What needs to be done >>
Exactly reproduce the lines beginning with the line that includes "Arrange [313,349], [403,263], [125,340], [103,250], [322,284]" and ending with the last line of the data.
---
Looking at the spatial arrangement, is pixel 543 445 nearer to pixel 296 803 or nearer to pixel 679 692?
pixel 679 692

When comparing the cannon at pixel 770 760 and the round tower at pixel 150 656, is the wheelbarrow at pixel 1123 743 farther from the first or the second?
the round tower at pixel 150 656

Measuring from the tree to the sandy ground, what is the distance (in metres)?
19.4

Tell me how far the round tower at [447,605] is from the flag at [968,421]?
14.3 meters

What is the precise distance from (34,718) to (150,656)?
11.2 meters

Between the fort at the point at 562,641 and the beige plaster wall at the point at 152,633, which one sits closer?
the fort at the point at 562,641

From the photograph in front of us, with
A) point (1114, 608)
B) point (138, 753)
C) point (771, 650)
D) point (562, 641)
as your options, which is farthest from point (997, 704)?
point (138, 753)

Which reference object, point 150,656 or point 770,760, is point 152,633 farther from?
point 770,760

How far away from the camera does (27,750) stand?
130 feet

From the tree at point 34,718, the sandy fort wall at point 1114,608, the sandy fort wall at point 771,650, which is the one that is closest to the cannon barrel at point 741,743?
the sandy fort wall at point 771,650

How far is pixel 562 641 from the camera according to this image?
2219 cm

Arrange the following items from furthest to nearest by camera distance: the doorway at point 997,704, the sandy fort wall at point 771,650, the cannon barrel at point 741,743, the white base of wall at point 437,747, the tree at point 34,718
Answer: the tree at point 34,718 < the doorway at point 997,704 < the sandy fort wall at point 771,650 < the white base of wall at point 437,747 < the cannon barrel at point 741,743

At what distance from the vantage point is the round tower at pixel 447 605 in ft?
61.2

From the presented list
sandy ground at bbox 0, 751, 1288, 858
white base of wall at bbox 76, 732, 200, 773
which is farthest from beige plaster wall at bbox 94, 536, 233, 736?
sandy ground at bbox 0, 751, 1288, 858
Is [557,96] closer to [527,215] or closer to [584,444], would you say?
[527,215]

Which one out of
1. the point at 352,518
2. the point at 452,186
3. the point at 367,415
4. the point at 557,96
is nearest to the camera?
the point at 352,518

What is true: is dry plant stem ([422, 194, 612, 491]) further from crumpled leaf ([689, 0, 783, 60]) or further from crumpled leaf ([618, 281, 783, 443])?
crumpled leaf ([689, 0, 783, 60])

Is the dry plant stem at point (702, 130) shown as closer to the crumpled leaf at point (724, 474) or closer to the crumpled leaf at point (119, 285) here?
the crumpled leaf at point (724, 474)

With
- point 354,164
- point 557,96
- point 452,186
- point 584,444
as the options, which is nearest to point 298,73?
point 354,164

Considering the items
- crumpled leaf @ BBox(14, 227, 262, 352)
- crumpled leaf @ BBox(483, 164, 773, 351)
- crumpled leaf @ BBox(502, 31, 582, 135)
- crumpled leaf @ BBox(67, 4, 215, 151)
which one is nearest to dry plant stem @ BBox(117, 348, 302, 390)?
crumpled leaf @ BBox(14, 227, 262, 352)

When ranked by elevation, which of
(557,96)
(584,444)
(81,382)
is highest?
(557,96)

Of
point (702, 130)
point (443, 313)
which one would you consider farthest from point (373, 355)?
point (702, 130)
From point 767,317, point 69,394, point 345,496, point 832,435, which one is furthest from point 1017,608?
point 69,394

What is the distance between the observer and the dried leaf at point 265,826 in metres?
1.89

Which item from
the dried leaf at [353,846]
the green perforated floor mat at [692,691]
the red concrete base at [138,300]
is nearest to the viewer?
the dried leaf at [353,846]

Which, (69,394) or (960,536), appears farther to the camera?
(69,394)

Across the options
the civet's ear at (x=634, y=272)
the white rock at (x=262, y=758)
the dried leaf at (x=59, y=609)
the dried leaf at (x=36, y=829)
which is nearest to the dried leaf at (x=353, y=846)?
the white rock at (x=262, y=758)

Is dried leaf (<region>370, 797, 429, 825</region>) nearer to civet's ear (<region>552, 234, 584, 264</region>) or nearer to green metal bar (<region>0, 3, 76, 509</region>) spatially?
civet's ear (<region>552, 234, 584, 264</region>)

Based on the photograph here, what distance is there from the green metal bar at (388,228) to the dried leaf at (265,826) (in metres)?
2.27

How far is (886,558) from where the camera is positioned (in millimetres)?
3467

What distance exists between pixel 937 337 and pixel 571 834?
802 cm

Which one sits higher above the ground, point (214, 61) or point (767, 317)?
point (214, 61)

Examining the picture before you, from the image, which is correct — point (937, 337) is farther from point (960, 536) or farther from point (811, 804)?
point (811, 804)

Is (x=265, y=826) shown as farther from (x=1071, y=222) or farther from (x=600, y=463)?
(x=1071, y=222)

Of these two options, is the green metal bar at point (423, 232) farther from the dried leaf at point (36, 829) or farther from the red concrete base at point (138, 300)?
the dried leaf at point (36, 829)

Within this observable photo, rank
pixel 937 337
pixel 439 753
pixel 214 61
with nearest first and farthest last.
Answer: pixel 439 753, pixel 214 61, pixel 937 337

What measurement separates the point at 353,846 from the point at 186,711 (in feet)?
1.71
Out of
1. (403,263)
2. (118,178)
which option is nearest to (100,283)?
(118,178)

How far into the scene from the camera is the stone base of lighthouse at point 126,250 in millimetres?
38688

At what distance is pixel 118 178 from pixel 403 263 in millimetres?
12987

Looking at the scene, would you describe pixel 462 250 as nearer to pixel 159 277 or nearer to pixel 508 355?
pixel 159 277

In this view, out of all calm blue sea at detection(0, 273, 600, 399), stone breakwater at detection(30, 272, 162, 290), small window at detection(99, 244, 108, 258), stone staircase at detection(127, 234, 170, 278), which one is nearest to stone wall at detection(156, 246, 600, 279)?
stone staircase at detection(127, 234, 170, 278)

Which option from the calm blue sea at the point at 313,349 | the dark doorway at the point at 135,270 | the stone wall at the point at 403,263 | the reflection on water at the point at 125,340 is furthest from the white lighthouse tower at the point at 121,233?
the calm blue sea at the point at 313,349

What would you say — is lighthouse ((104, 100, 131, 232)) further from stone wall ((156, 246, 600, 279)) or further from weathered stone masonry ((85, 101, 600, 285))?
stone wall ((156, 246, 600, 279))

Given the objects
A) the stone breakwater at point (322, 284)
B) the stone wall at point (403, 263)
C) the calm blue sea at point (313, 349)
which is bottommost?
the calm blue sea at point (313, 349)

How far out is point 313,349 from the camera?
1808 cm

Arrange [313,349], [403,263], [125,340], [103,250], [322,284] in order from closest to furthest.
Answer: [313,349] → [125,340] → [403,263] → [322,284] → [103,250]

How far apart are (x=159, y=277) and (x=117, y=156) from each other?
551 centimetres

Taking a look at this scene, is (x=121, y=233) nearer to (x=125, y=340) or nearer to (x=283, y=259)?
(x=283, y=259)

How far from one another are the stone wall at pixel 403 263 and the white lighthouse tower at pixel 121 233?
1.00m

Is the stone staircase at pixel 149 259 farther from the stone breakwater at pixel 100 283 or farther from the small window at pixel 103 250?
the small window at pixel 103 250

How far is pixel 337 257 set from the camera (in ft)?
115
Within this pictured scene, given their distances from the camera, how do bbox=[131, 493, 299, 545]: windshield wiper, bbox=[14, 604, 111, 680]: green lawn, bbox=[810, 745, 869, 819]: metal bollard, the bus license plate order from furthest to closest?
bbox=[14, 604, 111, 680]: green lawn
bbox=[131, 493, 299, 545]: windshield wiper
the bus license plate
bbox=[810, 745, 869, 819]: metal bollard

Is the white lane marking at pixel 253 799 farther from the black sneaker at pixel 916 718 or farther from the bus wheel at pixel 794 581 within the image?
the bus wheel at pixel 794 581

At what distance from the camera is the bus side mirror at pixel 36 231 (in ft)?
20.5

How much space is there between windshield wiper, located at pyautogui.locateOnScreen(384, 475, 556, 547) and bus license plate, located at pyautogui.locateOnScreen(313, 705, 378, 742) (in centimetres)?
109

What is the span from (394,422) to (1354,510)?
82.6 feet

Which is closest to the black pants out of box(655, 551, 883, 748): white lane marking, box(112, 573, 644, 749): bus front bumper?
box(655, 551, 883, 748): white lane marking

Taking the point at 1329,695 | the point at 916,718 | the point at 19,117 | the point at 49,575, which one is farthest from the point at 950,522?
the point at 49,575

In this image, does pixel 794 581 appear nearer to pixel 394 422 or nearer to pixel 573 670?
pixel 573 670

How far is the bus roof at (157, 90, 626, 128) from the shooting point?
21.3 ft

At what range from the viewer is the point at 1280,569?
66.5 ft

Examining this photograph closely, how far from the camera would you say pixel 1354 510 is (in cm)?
---
Solution to the problem >>
Arrange [313,349], [403,263], [125,340], [103,250], [322,284] in order from closest to furthest.
Answer: [313,349] → [125,340] → [403,263] → [322,284] → [103,250]

How far apart are (x=159, y=277) and (x=117, y=156) from each other?
551 centimetres

Taking a look at this scene, is (x=121, y=233) nearer to (x=125, y=340) or nearer to (x=283, y=259)?
(x=283, y=259)

How far from one another are the stone wall at pixel 403 263 and the white lighthouse tower at pixel 121 233?
1.00m

Is the stone staircase at pixel 149 259 farther from the stone breakwater at pixel 100 283 or farther from the small window at pixel 103 250?
the small window at pixel 103 250

How far is pixel 337 257 set from the camera (in ft)?
115
Within this pictured scene, given their distances from the camera, how do bbox=[131, 493, 299, 545]: windshield wiper, bbox=[14, 604, 111, 680]: green lawn, bbox=[810, 745, 869, 819]: metal bollard, the bus license plate order from furthest to closest?
bbox=[14, 604, 111, 680]: green lawn
bbox=[131, 493, 299, 545]: windshield wiper
the bus license plate
bbox=[810, 745, 869, 819]: metal bollard

Is the white lane marking at pixel 253 799 farther from the black sneaker at pixel 916 718 or farther from the bus wheel at pixel 794 581 within the image?
the bus wheel at pixel 794 581

At what distance from the camera is the bus side mirror at pixel 36 231 (in ft)?
20.5

How much space is there between windshield wiper, located at pyautogui.locateOnScreen(384, 475, 556, 547) and bus license plate, located at pyautogui.locateOnScreen(313, 705, 378, 742) (in centimetres)?
109

What is the span from (394,422) to (1354,510)?
82.6 feet

Which is closest to the black pants out of box(655, 551, 883, 748): white lane marking, box(112, 573, 644, 749): bus front bumper?
box(655, 551, 883, 748): white lane marking

Taking the point at 1329,695 | the point at 916,718 | the point at 19,117 | the point at 49,575, which one is farthest from the point at 950,522?
the point at 49,575

In this image, does pixel 794 581 appear nearer to pixel 394 422 or nearer to pixel 573 670?
pixel 573 670

How far is the bus roof at (157, 90, 626, 128) from the shooting point?
21.3 ft

At what range from the viewer is the point at 1280,569?
66.5 ft

Examining this photograph closely, how far from the camera would you say pixel 1354 510 is (in cm)?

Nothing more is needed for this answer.